今週の月曜日に食べて、昨日も食べて、今日も食べるのは、さすがに食べすぎだ。
しかし……
「……新作のゼリーとショートケーキください」
悠斗は自ら後悔への階段を上り始めた。
悠斗の言葉に、速水さんの顔がぱあっと輝く。
「はい、ありがとうございます」
やはり、悠斗は欲望に勝てなかった。
手に持っていたコロッケも何の役にも立たなかった。
それどころか、手は勝手に熱々のコロッケからケーキとゼリーを守るべく、会社のカバンを開け、その中にコロッケをしまい始めていた。財布やスマホが油で多少汚れても構うものか、大切なのはケーキだ。この店はケーキの箱さえ可愛らしい。この白い箱に油染みなんてつけられない。

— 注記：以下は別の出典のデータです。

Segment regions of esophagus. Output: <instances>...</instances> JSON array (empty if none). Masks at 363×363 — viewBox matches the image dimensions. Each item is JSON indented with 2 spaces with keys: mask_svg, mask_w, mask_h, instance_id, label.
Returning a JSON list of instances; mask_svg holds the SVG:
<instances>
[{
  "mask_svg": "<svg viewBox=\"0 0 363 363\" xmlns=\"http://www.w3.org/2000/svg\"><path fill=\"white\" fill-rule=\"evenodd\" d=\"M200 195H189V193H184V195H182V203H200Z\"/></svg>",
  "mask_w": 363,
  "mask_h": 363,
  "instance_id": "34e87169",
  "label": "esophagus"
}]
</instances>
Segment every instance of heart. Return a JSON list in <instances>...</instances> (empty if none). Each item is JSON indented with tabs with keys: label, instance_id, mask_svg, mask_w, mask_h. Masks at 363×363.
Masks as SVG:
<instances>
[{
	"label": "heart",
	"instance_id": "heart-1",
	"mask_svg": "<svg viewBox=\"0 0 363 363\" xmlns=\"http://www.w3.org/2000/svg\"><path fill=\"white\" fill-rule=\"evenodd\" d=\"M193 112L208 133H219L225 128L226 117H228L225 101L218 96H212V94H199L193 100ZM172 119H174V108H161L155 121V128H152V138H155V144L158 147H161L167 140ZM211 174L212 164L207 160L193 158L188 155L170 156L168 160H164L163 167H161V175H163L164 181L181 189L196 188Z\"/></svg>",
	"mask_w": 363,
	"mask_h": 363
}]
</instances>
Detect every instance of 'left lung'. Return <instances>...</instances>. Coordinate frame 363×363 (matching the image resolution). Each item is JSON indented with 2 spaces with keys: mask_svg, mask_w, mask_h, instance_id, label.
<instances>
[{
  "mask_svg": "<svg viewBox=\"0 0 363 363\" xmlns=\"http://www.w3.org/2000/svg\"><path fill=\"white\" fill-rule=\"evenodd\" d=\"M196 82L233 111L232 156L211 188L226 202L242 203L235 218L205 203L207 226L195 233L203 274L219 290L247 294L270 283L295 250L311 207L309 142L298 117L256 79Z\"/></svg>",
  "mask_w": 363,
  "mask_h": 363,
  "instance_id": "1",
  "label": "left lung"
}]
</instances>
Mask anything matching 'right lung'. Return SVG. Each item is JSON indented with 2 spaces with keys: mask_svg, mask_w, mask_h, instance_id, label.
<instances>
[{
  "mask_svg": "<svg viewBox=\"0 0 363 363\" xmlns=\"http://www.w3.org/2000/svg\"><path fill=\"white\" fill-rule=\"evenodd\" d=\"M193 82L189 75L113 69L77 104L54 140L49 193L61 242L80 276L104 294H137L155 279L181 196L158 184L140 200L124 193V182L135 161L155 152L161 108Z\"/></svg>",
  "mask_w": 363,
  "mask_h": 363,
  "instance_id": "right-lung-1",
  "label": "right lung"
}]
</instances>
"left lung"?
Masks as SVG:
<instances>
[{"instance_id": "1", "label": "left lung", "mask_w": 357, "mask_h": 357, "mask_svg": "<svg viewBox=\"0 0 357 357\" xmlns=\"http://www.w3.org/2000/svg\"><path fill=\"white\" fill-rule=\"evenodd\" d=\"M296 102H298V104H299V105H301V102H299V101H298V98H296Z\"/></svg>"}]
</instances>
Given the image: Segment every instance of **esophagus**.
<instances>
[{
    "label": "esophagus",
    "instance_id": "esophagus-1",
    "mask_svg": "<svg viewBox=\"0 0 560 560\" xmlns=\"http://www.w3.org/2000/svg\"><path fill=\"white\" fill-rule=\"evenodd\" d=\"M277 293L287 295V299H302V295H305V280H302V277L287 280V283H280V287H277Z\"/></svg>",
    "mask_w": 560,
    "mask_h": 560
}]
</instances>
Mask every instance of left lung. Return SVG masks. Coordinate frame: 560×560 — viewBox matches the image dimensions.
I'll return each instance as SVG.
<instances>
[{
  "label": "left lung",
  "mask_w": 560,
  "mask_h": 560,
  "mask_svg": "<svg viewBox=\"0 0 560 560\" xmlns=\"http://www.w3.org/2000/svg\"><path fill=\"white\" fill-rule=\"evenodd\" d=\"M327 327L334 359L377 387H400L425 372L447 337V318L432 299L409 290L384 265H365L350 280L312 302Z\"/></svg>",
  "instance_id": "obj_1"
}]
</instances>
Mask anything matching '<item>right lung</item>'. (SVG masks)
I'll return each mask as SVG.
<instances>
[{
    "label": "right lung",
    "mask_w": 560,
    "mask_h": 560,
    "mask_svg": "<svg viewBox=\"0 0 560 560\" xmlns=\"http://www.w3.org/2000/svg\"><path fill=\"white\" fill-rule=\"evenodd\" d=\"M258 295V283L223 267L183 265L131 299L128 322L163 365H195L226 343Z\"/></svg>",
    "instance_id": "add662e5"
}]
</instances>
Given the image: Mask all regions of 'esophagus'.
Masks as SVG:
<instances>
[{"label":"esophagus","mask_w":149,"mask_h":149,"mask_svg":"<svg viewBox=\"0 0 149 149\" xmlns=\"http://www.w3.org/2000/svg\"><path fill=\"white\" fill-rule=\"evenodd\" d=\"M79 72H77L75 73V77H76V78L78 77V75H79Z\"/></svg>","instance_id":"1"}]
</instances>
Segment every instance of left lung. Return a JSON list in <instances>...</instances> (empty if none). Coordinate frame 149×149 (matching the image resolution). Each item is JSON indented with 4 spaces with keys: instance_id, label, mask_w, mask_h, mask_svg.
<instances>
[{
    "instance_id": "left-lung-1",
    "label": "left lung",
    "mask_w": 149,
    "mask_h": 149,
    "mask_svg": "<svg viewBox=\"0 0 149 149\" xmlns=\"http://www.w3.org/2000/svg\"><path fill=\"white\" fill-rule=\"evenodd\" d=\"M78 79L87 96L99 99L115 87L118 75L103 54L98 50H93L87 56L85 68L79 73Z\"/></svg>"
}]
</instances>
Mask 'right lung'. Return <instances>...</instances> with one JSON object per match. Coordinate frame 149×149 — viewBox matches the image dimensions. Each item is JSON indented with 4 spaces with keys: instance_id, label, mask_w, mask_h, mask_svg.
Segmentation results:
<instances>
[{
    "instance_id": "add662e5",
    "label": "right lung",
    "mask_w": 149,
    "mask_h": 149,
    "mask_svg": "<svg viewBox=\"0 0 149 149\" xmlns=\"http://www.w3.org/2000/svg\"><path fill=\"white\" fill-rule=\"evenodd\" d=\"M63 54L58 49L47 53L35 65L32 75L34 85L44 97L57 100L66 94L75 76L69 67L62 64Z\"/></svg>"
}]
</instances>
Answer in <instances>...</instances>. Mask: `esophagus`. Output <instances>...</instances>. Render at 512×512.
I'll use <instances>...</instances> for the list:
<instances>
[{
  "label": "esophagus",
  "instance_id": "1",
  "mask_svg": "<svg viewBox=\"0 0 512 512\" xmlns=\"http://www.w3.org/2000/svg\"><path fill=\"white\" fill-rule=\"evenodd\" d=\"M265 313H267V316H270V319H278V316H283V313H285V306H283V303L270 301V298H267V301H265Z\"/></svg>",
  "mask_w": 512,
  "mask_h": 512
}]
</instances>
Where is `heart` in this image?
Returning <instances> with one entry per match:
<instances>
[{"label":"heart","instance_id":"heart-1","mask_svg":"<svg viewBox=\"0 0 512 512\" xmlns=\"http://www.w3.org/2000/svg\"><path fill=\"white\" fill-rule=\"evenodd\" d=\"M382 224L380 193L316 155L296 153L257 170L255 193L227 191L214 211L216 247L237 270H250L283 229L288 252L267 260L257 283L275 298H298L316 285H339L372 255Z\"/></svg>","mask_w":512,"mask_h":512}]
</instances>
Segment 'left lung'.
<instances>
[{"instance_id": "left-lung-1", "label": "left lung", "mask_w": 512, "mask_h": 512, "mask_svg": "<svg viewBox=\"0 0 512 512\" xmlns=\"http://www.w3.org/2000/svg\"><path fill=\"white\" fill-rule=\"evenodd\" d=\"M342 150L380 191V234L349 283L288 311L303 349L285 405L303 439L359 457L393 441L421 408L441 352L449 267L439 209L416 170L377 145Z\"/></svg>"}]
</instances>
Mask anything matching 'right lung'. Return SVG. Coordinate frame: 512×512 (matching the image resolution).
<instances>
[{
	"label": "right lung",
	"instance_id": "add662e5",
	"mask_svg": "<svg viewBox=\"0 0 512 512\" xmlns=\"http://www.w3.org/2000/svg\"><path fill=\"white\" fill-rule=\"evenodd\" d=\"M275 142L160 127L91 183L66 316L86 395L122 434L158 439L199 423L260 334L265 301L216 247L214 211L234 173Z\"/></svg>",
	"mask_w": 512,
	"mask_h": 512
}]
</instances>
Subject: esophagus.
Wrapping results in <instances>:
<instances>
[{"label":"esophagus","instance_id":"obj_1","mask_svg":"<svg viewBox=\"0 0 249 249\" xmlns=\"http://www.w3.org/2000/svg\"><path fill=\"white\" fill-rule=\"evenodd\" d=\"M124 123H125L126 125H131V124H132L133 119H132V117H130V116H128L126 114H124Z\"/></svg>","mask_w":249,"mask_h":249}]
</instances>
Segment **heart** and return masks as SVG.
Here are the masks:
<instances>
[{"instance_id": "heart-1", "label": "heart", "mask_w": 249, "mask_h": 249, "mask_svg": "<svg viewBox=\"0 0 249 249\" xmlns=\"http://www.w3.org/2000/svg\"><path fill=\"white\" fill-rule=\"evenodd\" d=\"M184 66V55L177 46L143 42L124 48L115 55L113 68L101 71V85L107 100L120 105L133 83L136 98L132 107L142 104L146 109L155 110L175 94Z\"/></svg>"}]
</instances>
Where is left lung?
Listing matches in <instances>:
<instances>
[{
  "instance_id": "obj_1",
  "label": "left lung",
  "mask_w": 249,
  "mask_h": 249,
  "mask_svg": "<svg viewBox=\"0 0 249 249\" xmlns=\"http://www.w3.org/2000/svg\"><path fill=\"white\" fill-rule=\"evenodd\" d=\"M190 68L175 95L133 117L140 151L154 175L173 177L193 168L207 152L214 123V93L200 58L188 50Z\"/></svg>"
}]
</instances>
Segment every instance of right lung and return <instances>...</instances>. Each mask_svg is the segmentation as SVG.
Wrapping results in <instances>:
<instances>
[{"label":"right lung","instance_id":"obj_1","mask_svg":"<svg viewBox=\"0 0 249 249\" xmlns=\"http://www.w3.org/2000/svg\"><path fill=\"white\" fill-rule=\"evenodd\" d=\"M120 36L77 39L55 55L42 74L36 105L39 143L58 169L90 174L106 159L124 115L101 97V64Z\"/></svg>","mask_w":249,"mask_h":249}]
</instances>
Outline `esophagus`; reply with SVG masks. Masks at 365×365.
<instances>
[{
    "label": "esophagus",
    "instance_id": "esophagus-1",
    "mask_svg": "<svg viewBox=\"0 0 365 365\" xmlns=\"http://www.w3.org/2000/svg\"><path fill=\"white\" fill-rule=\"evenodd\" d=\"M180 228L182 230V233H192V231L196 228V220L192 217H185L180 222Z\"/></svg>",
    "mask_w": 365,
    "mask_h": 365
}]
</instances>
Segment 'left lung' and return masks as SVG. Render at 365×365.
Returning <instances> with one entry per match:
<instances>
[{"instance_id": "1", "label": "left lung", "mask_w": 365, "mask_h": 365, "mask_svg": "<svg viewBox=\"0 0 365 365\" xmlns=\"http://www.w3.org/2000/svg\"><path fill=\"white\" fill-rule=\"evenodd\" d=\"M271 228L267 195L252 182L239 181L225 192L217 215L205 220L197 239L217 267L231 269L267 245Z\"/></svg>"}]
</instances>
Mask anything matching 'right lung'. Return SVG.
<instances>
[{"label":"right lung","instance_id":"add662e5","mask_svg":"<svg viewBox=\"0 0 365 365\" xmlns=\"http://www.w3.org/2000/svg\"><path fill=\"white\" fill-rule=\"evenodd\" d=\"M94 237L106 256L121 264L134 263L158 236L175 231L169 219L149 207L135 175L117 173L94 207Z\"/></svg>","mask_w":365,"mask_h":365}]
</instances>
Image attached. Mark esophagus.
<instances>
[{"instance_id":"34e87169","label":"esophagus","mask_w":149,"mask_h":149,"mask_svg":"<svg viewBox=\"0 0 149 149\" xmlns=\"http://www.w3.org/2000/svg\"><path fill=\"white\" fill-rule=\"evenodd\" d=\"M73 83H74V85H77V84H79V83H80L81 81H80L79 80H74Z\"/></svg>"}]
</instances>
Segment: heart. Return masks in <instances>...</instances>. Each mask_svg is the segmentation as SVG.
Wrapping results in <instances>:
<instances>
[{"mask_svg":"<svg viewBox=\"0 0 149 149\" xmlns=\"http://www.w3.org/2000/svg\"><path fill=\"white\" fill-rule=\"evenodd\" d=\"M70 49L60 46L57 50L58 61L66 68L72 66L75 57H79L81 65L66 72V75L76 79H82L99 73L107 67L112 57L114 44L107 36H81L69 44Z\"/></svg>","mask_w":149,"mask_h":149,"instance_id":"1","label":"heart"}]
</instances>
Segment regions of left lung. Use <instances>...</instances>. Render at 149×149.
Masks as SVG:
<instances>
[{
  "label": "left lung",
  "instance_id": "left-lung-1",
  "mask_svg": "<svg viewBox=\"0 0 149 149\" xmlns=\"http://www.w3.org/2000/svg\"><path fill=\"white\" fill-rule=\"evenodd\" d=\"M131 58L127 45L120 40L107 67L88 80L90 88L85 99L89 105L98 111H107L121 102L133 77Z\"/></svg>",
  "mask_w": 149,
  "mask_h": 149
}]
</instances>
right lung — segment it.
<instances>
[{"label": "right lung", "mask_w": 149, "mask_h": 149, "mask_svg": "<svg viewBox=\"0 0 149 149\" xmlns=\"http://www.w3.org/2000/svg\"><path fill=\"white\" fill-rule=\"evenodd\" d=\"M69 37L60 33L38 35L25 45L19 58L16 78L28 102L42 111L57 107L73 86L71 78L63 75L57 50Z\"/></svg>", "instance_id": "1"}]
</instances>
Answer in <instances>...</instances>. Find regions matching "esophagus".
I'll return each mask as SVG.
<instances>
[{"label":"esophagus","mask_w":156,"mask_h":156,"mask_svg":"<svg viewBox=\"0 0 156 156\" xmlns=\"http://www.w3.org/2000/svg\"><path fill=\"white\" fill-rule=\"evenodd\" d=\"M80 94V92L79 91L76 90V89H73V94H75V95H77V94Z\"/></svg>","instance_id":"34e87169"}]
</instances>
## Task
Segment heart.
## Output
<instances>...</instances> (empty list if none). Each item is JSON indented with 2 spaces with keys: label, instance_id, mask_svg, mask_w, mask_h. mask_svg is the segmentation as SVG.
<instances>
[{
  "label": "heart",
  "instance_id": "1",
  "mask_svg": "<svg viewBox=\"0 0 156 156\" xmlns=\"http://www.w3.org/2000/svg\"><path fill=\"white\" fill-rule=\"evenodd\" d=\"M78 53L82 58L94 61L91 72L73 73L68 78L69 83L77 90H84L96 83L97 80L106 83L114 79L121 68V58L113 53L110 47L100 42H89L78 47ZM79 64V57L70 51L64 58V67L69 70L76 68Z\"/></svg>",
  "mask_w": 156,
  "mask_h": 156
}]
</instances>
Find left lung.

綺麗な白い箱から、芸術品と言えるほどのショートケーキとゼリーを取り出し、とっておきのお皿に載せて、銀のフォークとスプーンで食べるのだ。
それこそ、一番の至福の時となる。
「今度、ゼリーの感想聞かせてくださいね。甘みを抑えて酸味を強くしてありますので、水池さん好みだと思います」
「はい、かならず」
「ありがとうございました。またいらしてくださいね」
「はい……」
速水さんの笑顔に見送られ、悠斗はケーキの箱を大事に抱え、店を出る。
少しだけ「また我慢できなかった……」という後悔が生まれるが、それよりも大きな期待と喜びが湧き出てくる。
今夜も、幸福に浸れる。
綺麗に形作られたケーキとゼリーをうっとりと眺めることができる。
そして、フォークでたっぷりとした生クリームをすくい上げ、口に頬張るのだ。ゼリーの方はどんな味だろうか?きっと滑らかでのど越しの良いものに違いない。
甘いひと時。
極上の時間。
悠斗は口の中に湧き出てきた唾液を飲み込んで、帰途を急いだ。